=== SUPPLIED RECORDS ===
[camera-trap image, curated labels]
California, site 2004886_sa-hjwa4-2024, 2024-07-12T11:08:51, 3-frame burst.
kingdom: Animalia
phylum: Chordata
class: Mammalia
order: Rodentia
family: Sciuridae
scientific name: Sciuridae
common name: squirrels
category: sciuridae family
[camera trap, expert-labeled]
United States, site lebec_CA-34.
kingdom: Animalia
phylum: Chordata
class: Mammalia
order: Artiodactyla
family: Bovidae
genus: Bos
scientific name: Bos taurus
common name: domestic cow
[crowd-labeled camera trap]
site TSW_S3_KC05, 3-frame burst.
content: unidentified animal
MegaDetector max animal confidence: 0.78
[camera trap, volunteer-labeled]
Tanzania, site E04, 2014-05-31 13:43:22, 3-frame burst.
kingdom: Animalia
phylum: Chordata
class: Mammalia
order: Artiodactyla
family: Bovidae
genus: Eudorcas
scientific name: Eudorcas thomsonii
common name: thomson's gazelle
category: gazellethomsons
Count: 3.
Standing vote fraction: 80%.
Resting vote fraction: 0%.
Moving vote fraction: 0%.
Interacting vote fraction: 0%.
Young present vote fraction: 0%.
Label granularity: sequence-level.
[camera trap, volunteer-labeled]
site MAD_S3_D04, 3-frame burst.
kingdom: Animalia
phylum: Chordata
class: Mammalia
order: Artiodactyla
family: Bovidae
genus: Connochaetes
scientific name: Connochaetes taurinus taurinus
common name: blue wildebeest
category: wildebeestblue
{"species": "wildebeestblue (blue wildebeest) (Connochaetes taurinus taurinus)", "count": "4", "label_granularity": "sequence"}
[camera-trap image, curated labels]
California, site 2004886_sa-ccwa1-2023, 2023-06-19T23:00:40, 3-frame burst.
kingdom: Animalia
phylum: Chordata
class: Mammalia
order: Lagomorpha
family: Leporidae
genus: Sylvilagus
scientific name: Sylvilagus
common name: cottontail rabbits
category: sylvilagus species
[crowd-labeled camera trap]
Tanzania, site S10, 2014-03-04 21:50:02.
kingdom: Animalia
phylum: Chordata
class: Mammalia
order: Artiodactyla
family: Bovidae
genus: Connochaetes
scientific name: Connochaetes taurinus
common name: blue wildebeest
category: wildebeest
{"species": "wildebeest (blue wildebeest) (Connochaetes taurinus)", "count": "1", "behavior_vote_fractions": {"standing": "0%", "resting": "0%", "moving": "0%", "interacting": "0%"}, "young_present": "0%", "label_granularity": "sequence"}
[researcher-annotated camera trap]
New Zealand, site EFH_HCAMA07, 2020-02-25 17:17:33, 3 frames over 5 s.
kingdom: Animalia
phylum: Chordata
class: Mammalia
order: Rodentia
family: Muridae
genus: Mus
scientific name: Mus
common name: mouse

=== EXERCISE DIRECTIONS ===
Without changing a single character, repeat each record.

=== ANSWER SPACE ===
[camera-trap image, curated labels]
California, site 2004886_sa-hjwa4-2024, 2024-07-12T11:08:51, 3-frame burst.
kingdom: Animalia
phylum: Chordata
class: Mammalia
order: Rodentia
family: Sciuridae
scientific name: Sciuridae
common name: squirrels
category: sciuridae family
[camera trap, expert-labeled]
United States, site lebec_CA-34.
kingdom: Animalia
phylum: Chordata
class: Mammalia
order: Artiodactyla
family: Bovidae
genus: Bos
scientific name: Bos taurus
common name: domestic cow
[crowd-labeled camera trap]
site TSW_S3_KC05, 3-frame burst.
content: unidentified animal
MegaDetector max animal confidence: 0.78
[camera trap, volunteer-labeled]
Tanzania, site E04, 2014-05-31 13:43:22, 3-frame burst.
kingdom: Animalia
phylum: Chordata
class: Mammalia
order: Artiodactyla
family: Bovidae
genus: Eudorcas
scientific name: Eudorcas thomsonii
common name: thomson's gazelle
category: gazellethomsons
Count: 3.
Standing vote fraction: 80%.
Resting vote fraction: 0%.
Moving vote fraction: 0%.
Interacting vote fraction: 0%.
Young present vote fraction: 0%.
Label granularity: sequence-level.
[camera trap, volunteer-labeled]
site MAD_S3_D04, 3-frame burst.
kingdom: Animalia
phylum: Chordata
class: Mammalia
order: Artiodactyla
family: Bovidae
genus: Connochaetes
scientific name: Connochaetes taurinus taurinus
common name: blue wildebeest
category: wildebeestblue
{"species": "wildebeestblue (blue wildebeest) (Connochaetes taurinus taurinus)", "count": "4", "label_granularity": "sequence"}
[camera-trap image, curated labels]
California, site 2004886_sa-ccwa1-2023, 2023-06-19T23:00:40, 3-frame burst.
kingdom: Animalia
phylum: Chordata
class: Mammalia
order: Lagomorpha
family: Leporidae
genus: Sylvilagus
scientific name: Sylvilagus
common name: cottontail rabbits
category: sylvilagus species
[crowd-labeled camera trap]
Tanzania, site S10, 2014-03-04 21:50:02.
kingdom: Animalia
phylum: Chordata
class: Mammalia
order: Artiodactyla
family: Bovidae
genus: Connochaetes
scientific name: Connochaetes taurinus
common name: blue wildebeest
category: wildebeest
{"species": "wildebeest (blue wildebeest) (Connochaetes taurinus)", "count": "1", "behavior_vote_fractions": {"standing": "0%", "resting": "0%", "moving": "0%", "interacting": "0%"}, "young_present": "0%", "label_granularity": "sequence"}
[researcher-annotated camera trap]
New Zealand, site EFH_HCAMA07, 2020-02-25 17:17:33, 3 frames over 5 s.
kingdom: Animalia
phylum: Chordata
class: Mammalia
order: Rodentia
family: Muridae
genus: Mus
scientific name: Mus
common name: mouse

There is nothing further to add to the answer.